#### DATASET CONTENT

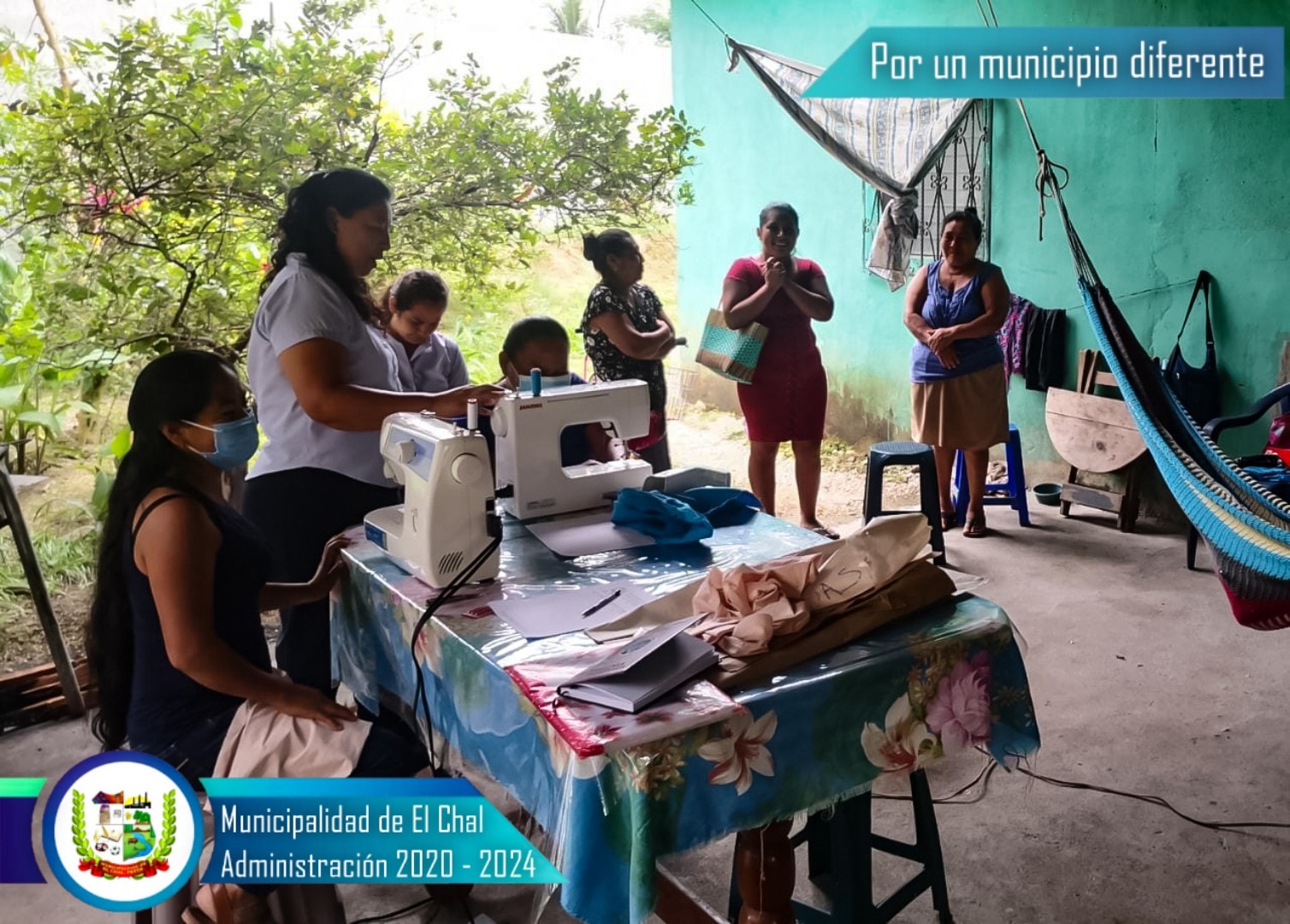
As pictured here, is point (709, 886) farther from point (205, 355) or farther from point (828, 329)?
point (828, 329)

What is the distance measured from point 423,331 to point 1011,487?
2739mm

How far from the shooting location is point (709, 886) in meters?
2.21

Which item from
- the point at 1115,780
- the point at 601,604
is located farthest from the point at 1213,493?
the point at 601,604

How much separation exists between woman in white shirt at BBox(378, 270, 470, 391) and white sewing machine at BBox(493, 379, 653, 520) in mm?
718

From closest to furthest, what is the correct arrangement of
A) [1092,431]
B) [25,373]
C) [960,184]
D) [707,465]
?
[25,373], [1092,431], [960,184], [707,465]

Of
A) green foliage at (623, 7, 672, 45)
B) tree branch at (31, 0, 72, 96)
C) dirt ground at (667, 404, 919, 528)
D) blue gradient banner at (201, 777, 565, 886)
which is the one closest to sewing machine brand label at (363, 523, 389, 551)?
blue gradient banner at (201, 777, 565, 886)

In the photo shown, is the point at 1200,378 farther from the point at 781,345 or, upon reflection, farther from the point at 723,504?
the point at 723,504

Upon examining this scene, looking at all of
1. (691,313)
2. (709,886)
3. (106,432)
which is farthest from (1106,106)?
(106,432)

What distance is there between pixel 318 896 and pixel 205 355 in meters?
0.89

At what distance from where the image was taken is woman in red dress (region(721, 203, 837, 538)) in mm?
3859

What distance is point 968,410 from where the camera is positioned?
4.30 meters

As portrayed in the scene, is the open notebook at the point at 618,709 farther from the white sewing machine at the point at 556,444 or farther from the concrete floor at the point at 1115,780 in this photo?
the concrete floor at the point at 1115,780

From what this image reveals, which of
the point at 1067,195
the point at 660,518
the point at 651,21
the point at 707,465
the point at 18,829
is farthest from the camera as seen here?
the point at 651,21

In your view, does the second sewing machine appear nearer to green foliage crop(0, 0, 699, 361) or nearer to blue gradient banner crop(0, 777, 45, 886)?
blue gradient banner crop(0, 777, 45, 886)
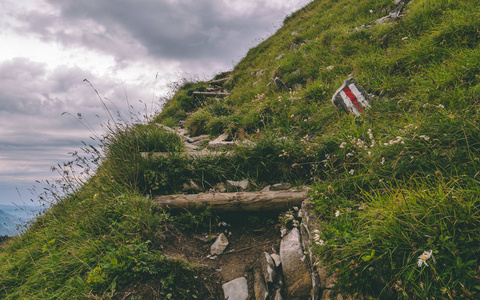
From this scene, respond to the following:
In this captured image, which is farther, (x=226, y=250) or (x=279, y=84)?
(x=279, y=84)

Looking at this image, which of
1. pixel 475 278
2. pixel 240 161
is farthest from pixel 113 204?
pixel 475 278

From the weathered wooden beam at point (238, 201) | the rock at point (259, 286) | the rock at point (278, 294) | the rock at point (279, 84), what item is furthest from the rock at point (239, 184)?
the rock at point (279, 84)

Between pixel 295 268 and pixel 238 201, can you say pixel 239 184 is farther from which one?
pixel 295 268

########

▸ PROMPT: Repeat everything in the records precisely. Images are excluded from the copy.

▸ PROBLEM SOLUTION:
As pictured here, is point (709, 886) farther from point (205, 355) or farther from point (828, 329)?
point (828, 329)

What is the distance measured from point 423,331 to point 1011,487?
2739mm

How far from the shooting location is point (709, 886) in meters?
2.21

Which item from
- the point at 1115,780
- the point at 601,604
is located farthest from the point at 1213,493?
the point at 601,604

How much separation exists between woman in white shirt at BBox(378, 270, 470, 391) and white sewing machine at BBox(493, 379, 653, 520) in mm?
718

From closest to furthest, what is the correct arrangement of
A) [1092,431]
B) [25,373]
C) [960,184]
D) [707,465]
?
[25,373], [1092,431], [960,184], [707,465]

Of
A) green foliage at (623, 7, 672, 45)
B) tree branch at (31, 0, 72, 96)
C) dirt ground at (667, 404, 919, 528)
D) blue gradient banner at (201, 777, 565, 886)
which is the one closest to sewing machine brand label at (363, 523, 389, 551)?
blue gradient banner at (201, 777, 565, 886)

In the photo shown, is the point at 1200,378 farther from the point at 781,345 or, upon reflection, farther from the point at 723,504?
the point at 723,504

Upon examining this scene, looking at all of
1. (691,313)
2. (709,886)
3. (106,432)
which is farthest from (1106,106)?
(106,432)

What distance is there between pixel 318 896 and pixel 205 355 in meters?
0.89

At what distance from where the image was taken is woman in red dress (region(721, 203, 837, 538)) in mm?
3859

What distance is point 968,410 from where the camera is positioned?
4.30 meters

As portrayed in the scene, is the open notebook at the point at 618,709 farther from the white sewing machine at the point at 556,444 or farther from the concrete floor at the point at 1115,780 in this photo?
the concrete floor at the point at 1115,780

From what this image reveals, which of
the point at 1067,195
the point at 660,518
the point at 651,21
the point at 707,465
the point at 18,829
is farthest from the camera as seen here?
the point at 651,21

In your view, does the second sewing machine appear nearer to green foliage crop(0, 0, 699, 361) or nearer to blue gradient banner crop(0, 777, 45, 886)?
blue gradient banner crop(0, 777, 45, 886)
From this scene, respond to the following:
In this captured image, which is farther, (x=226, y=250) or (x=279, y=84)?
(x=279, y=84)

Looking at this image, which of
1. pixel 475 278
2. pixel 240 161
is farthest from pixel 113 204?
pixel 475 278

From the weathered wooden beam at point (238, 201) | the rock at point (259, 286) | the rock at point (278, 294) | the rock at point (279, 84), what item is furthest from the rock at point (239, 184)?
the rock at point (279, 84)

Between pixel 295 268 and pixel 238 201, can you say pixel 239 184 is farther from which one?
pixel 295 268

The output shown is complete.